[Scene question records]

####

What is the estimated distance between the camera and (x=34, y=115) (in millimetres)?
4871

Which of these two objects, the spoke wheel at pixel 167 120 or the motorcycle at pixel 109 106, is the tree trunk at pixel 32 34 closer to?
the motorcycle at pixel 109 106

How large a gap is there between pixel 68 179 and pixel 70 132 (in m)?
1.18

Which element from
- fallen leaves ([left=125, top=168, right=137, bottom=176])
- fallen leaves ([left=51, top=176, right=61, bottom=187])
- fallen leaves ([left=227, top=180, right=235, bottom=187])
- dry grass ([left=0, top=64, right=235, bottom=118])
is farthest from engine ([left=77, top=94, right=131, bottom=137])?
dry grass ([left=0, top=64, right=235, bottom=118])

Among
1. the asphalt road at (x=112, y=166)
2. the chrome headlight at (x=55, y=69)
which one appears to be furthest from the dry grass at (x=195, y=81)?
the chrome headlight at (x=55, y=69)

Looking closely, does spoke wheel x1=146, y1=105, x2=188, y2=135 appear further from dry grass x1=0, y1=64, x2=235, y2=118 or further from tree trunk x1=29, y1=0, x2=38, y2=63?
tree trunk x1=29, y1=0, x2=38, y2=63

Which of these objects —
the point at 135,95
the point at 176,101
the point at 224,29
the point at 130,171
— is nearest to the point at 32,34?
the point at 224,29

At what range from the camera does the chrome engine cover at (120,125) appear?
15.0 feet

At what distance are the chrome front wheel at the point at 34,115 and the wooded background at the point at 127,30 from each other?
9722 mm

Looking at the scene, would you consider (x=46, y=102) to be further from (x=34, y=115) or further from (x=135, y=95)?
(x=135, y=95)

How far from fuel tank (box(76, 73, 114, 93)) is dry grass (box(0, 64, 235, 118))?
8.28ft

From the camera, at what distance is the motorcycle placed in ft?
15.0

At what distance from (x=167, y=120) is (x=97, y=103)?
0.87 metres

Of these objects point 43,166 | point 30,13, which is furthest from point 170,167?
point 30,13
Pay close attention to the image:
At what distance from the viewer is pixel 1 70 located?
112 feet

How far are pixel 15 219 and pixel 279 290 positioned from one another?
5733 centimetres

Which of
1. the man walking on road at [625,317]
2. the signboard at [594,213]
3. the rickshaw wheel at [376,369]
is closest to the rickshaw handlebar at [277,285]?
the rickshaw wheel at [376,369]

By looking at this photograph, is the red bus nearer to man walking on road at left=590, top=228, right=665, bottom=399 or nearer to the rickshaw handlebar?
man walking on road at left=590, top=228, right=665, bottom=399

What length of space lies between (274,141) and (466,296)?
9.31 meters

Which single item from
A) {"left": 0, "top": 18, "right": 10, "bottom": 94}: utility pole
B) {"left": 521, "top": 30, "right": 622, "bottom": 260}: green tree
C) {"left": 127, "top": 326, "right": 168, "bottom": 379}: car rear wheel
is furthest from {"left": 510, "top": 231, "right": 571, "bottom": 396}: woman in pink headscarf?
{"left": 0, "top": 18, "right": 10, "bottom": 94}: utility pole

####

_WHAT IS REQUIRED_:
Retype all of the records above without changing a single character.

_OUTPUT FOR THIS TASK_:
What is the estimated distance between the camera and (x=34, y=115) (in millimetres)?
4871

Which of these two objects, the spoke wheel at pixel 167 120 or the motorcycle at pixel 109 106, is the tree trunk at pixel 32 34 closer to?
the motorcycle at pixel 109 106

How large a gap is there between pixel 68 179 and pixel 70 132 (in m)?
1.18

Which element from
- fallen leaves ([left=125, top=168, right=137, bottom=176])
- fallen leaves ([left=51, top=176, right=61, bottom=187])
- fallen leaves ([left=227, top=180, right=235, bottom=187])
- dry grass ([left=0, top=64, right=235, bottom=118])
is farthest from engine ([left=77, top=94, right=131, bottom=137])?
dry grass ([left=0, top=64, right=235, bottom=118])

Among
1. the asphalt road at (x=112, y=166)
2. the chrome headlight at (x=55, y=69)
which one appears to be furthest from the dry grass at (x=195, y=81)?
the chrome headlight at (x=55, y=69)

Looking closely, does spoke wheel x1=146, y1=105, x2=188, y2=135 appear further from dry grass x1=0, y1=64, x2=235, y2=118 or further from tree trunk x1=29, y1=0, x2=38, y2=63?
tree trunk x1=29, y1=0, x2=38, y2=63

Which of these objects —
the point at 135,95
the point at 176,101
the point at 224,29
the point at 130,171
— is nearest to the point at 32,34?
the point at 224,29

At what range from the camera does the chrome engine cover at (120,125) appear?
15.0 feet

At what distance are the chrome front wheel at the point at 34,115 and the wooded background at the point at 127,30 from each other?
9722 mm

Looking at the scene, would you consider (x=46, y=102) to be further from (x=34, y=115) or further from (x=135, y=95)?
(x=135, y=95)

How far from fuel tank (box(76, 73, 114, 93)) is dry grass (box(0, 64, 235, 118))?
8.28ft

From the camera, at what distance is the motorcycle placed in ft?
15.0

At what distance from (x=167, y=120) is (x=97, y=103)?
0.87 metres

Of these objects point 43,166 | point 30,13, which is furthest from point 170,167?
point 30,13
Pay close attention to the image:
At what distance from the viewer is pixel 1 70 located?
112 feet

How far are pixel 15 219 and pixel 279 290 positioned from one another?
5733 centimetres

Which of
1. the man walking on road at [625,317]
2. the signboard at [594,213]
3. the rickshaw wheel at [376,369]
is closest to the rickshaw handlebar at [277,285]?
the rickshaw wheel at [376,369]

By looking at this photograph, is the red bus nearer to man walking on road at left=590, top=228, right=665, bottom=399 or nearer to the rickshaw handlebar?
man walking on road at left=590, top=228, right=665, bottom=399

What length of space lies between (274,141) and (466,296)?
9.31 meters

Which single item from
A) {"left": 0, "top": 18, "right": 10, "bottom": 94}: utility pole
B) {"left": 521, "top": 30, "right": 622, "bottom": 260}: green tree
C) {"left": 127, "top": 326, "right": 168, "bottom": 379}: car rear wheel
is furthest from {"left": 510, "top": 231, "right": 571, "bottom": 396}: woman in pink headscarf?
{"left": 0, "top": 18, "right": 10, "bottom": 94}: utility pole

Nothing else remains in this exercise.